Mettez en place des cotisations automatiques à chaque paie pour acheter régulièrement, peu importe le marché — une habitude appelée achats périodiques par sommes fixes. Cela retire l'émotion du choix du moment.

Faites correspondre votre répartition entre actions et actifs plus sûrs (obligations) à votre horizon et à votre confort face à la volatilité. Un horizon plus long soutient une part plus élevée en actions; un horizon plus court appelle plus de prudence.

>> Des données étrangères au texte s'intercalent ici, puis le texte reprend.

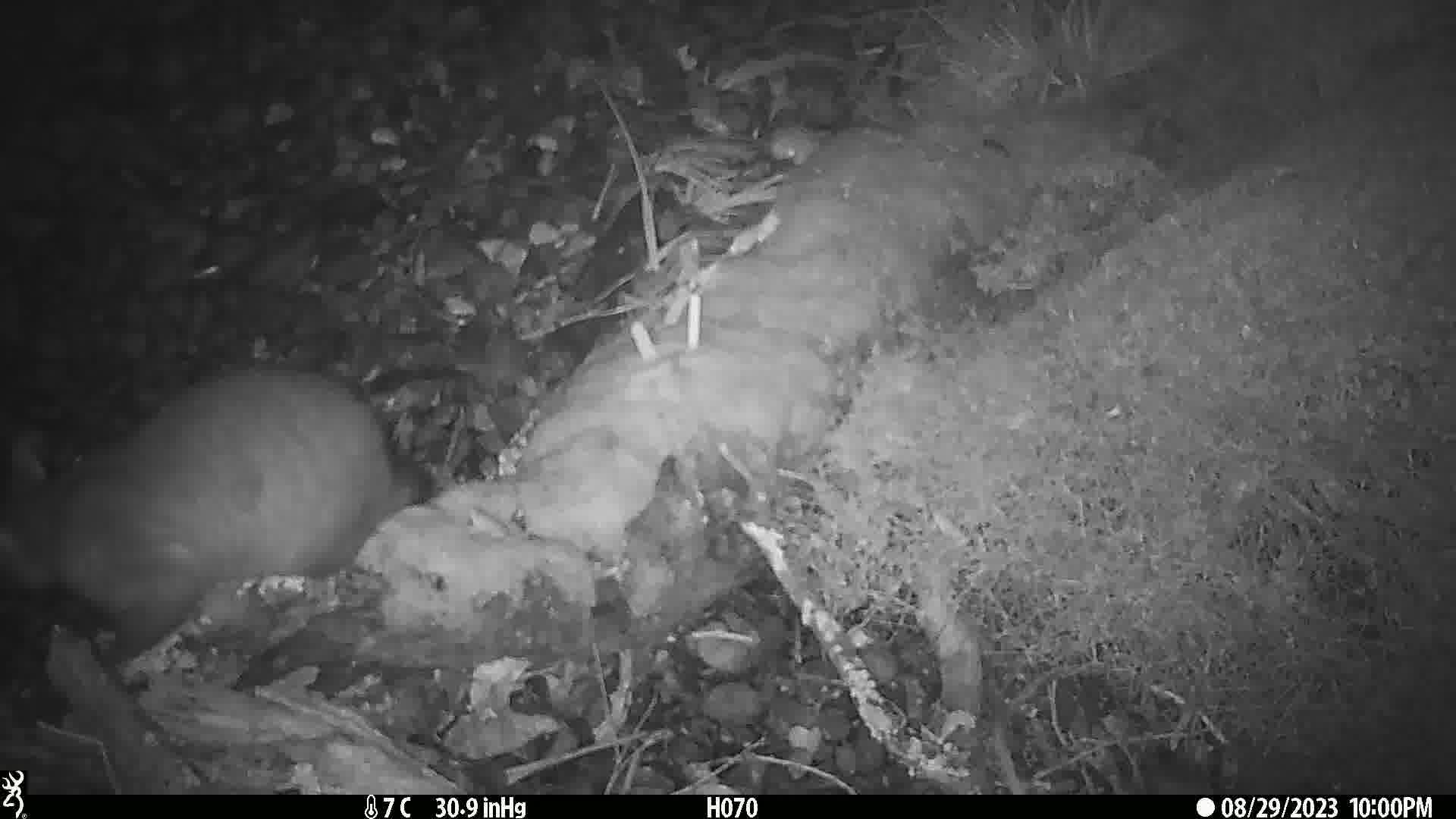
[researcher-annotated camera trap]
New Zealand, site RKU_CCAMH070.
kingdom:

Les erreurs qui font trébucher les débutants

Tenter d'anticiper le marché coûte généralement plus que ça ne rapporte, car manquer même une poignée des meilleures journées peut nuire nettement aux rendements, et personne ne peut prédire lesquelles.

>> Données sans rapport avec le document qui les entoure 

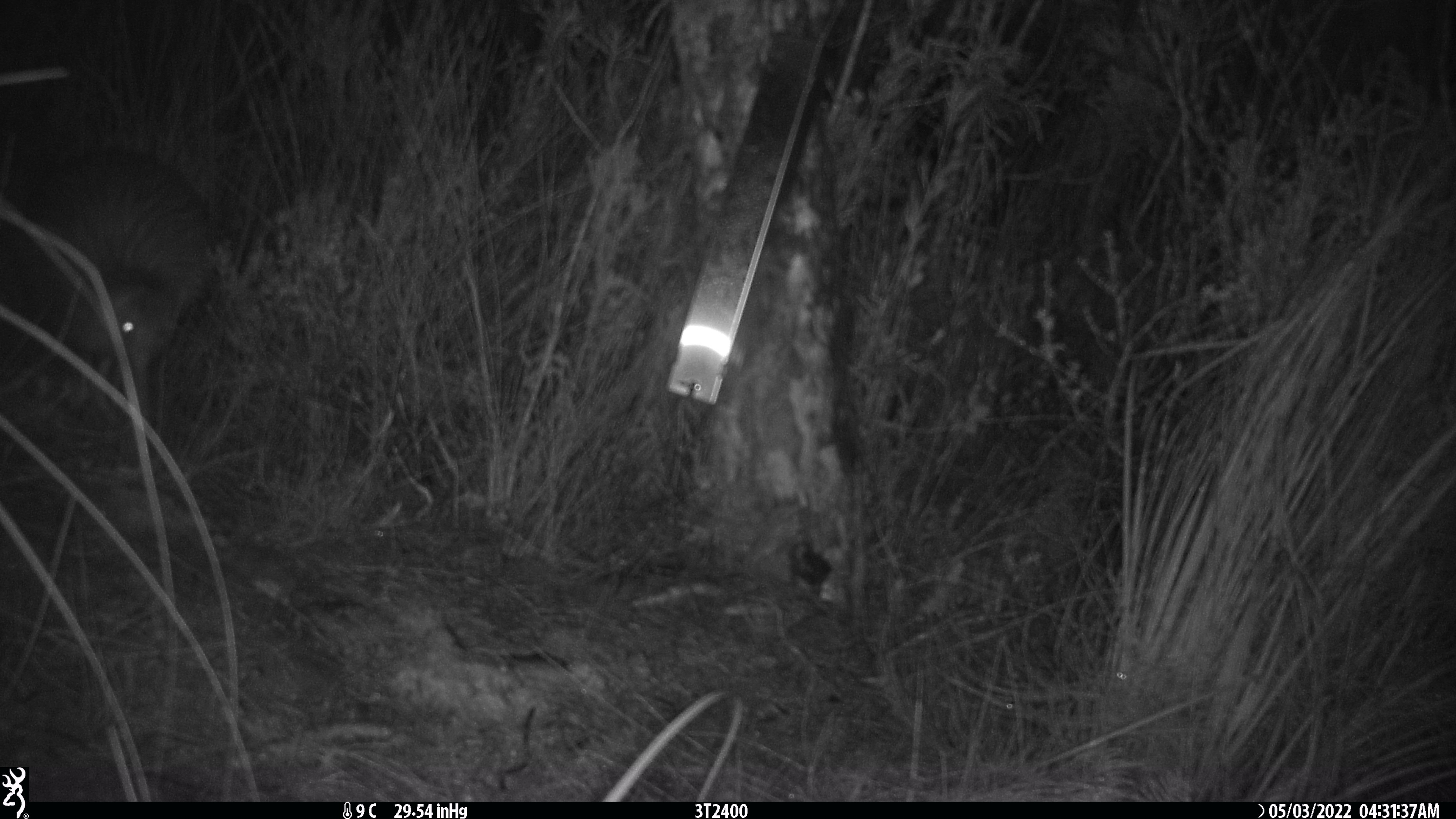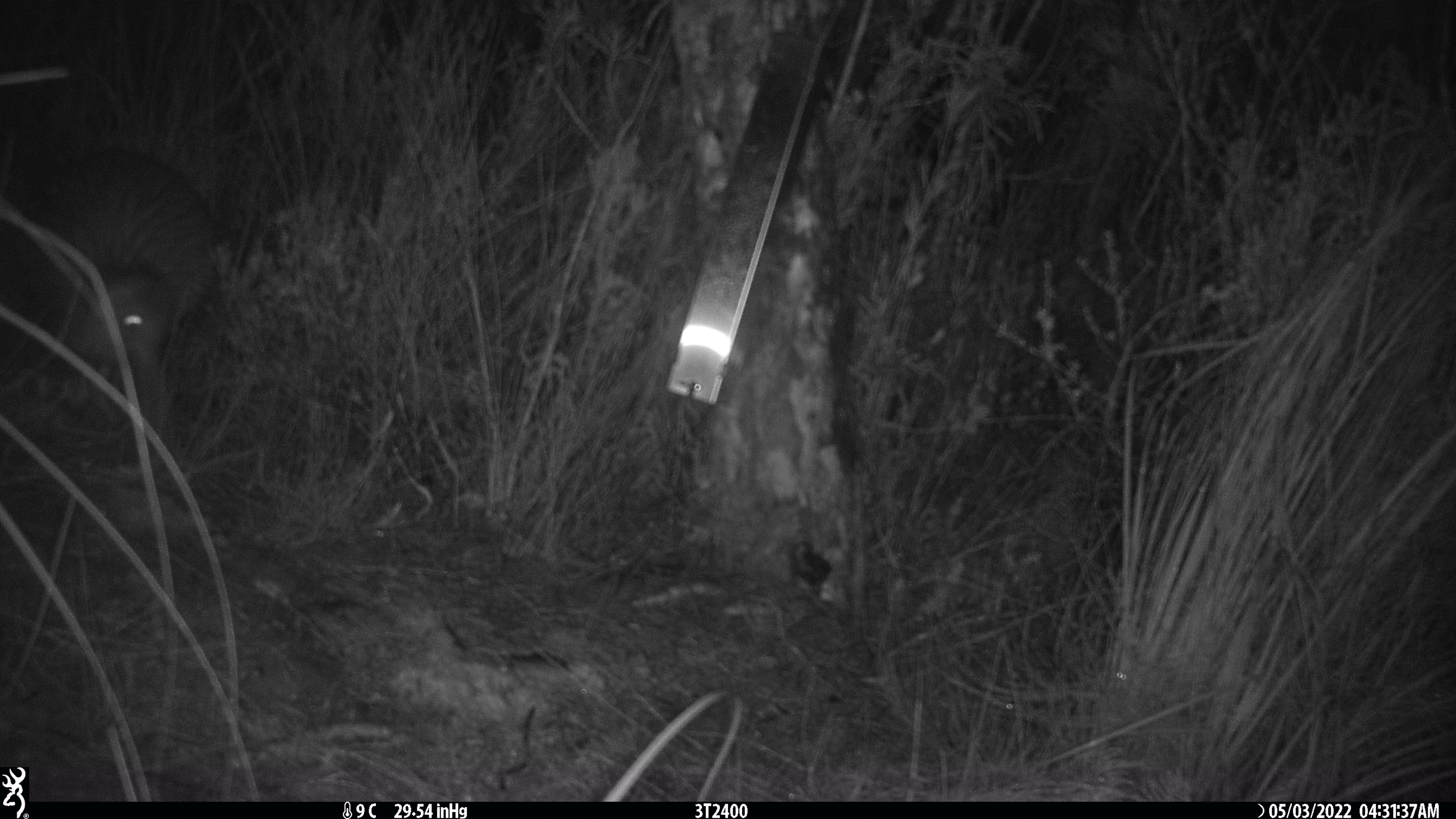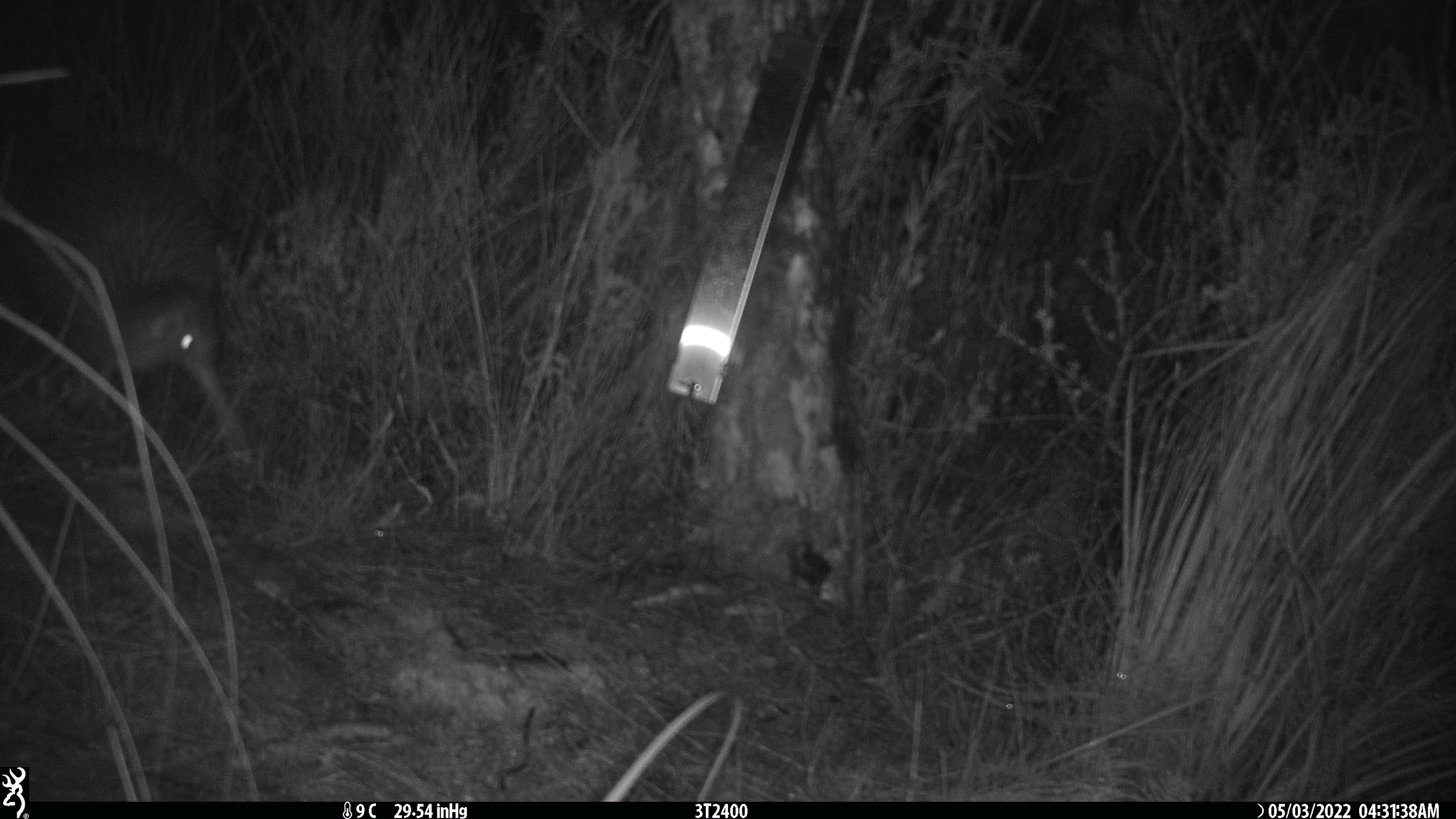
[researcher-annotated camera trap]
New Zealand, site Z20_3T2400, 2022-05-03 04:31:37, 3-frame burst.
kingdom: Animalia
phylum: Chordata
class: Aves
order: Apterygiformes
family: Apterygidae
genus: Apteryx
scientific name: Apteryx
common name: kiwi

Courir après le placement qui fait jaser en ligne est un autre piège. Le temps qu'il soit sur toutes les lèvres, une grande partie de l'occasion est souvent déjà intégrée au prix, et vous prenez du risque sans diversification.

Vérifier votre portefeuille chaque jour et réagir à chaque baisse est une habitude à briser tôt. Fixez un calendrier, une ou deux fois par an, pour réviser et rééquilibrer, et laissez le plan tranquille autrement.

Questions fréquentes

Combien d'argent faut-il pour commencer à investir au Canada ?

Aucun minimum imposé par la loi. Bien des courtiers à escompte et robots-conseillers permettent de commencer avec ce que vous avez, même un petit montant, et la plupart permettent des cotisations automatiques. L'habitude d'investir régulièrement compte bien plus que votre premier dépôt.

Devrais-je investir dans un CELI ou un REER d'abord ?

Ça dépend de votre revenu et de vos objectifs. En général, un CELI convient aux revenus faibles à moyens et aux objectifs à court ou moyen terme, tandis qu'un REER brille aux revenus élevés. Confirmez votre droit pour les deux dans Mon dossier de l'ARC.

Ai-je besoin d'un conseiller financier pour commencer ?

Non. Bien des Canadiens bâtissent un portefeuille solide par un courtier à escompte ou un robot-conseiller. Un conseiller peut valoir la peine si votre situation est complexe, mais c'est un choix, pas une obligation.

Sources

Information générale destinée aux lecteurs canadiens; ne constitue pas un conseil financier, fiscal ou de placement personnalisé. Les chiffres reflètent la date de révision; confirmez les limites et règles en vigueur auprès de l'ARC ou d'un professionnel qualifié avant d'agir.